An exact copy of every entry is needed here; the images stay out.

━━ Data ━━

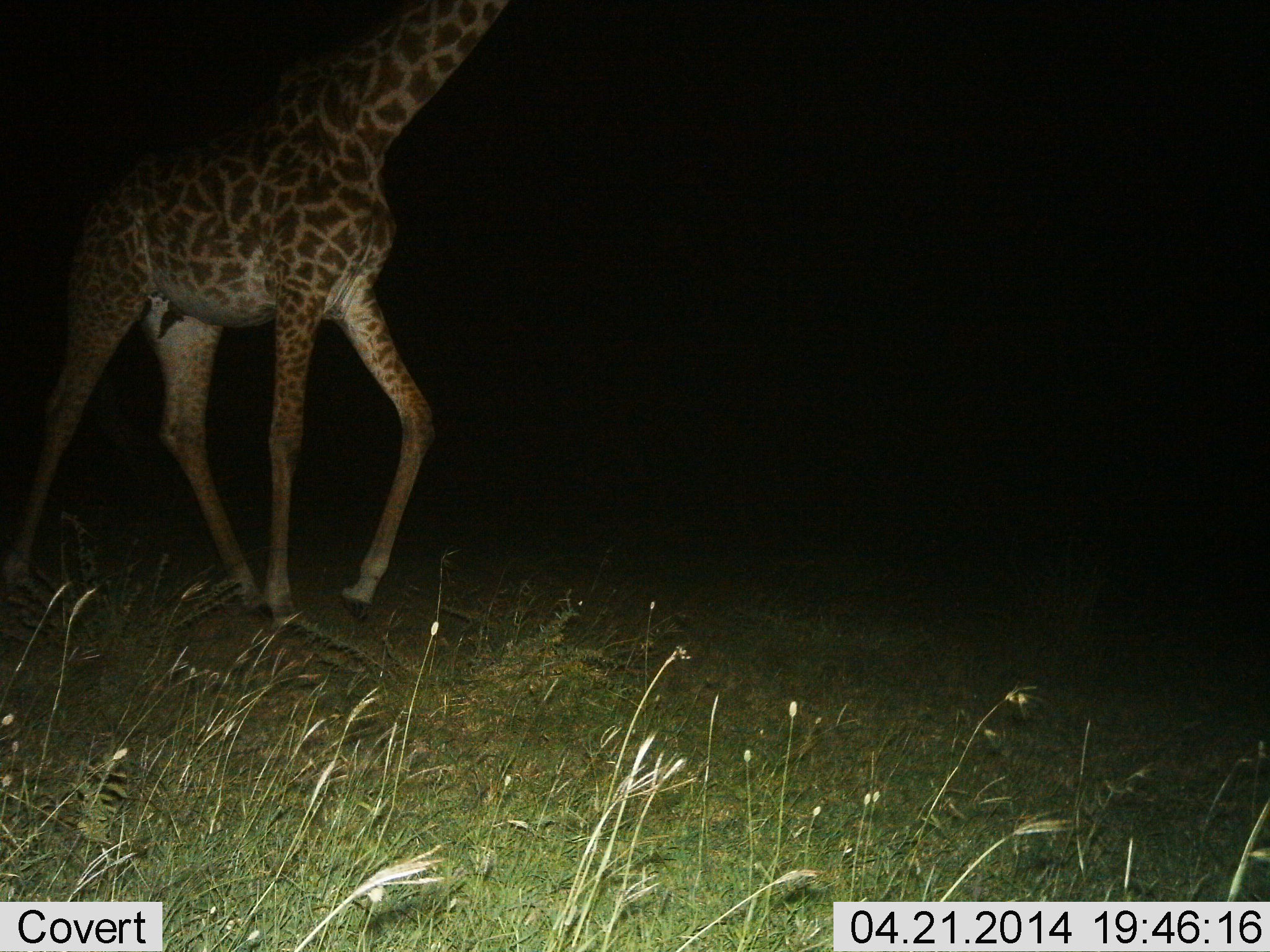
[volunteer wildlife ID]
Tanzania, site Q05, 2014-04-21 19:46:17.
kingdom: Animalia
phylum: Chordata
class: Mammalia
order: Artiodactyla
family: Giraffidae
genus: Giraffa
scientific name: Giraffa camelopardalis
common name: giraffe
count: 1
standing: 14%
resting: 0%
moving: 86%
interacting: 0%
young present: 0%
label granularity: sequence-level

━━━

§ Worked solution
[volunteer wildlife ID]
Tanzania, site Q05, 2014-04-21 19:46:17.
kingdom: Animalia
phylum: Chordata
class: Mammalia
order: Artiodactyla
family: Giraffidae
genus: Giraffa
scientific name: Giraffa camelopardalis
common name: giraffe
count: 1
standing: 14%
resting: 0%
moving: 86%
interacting: 0%
young present: 0%
label granularity: sequence-level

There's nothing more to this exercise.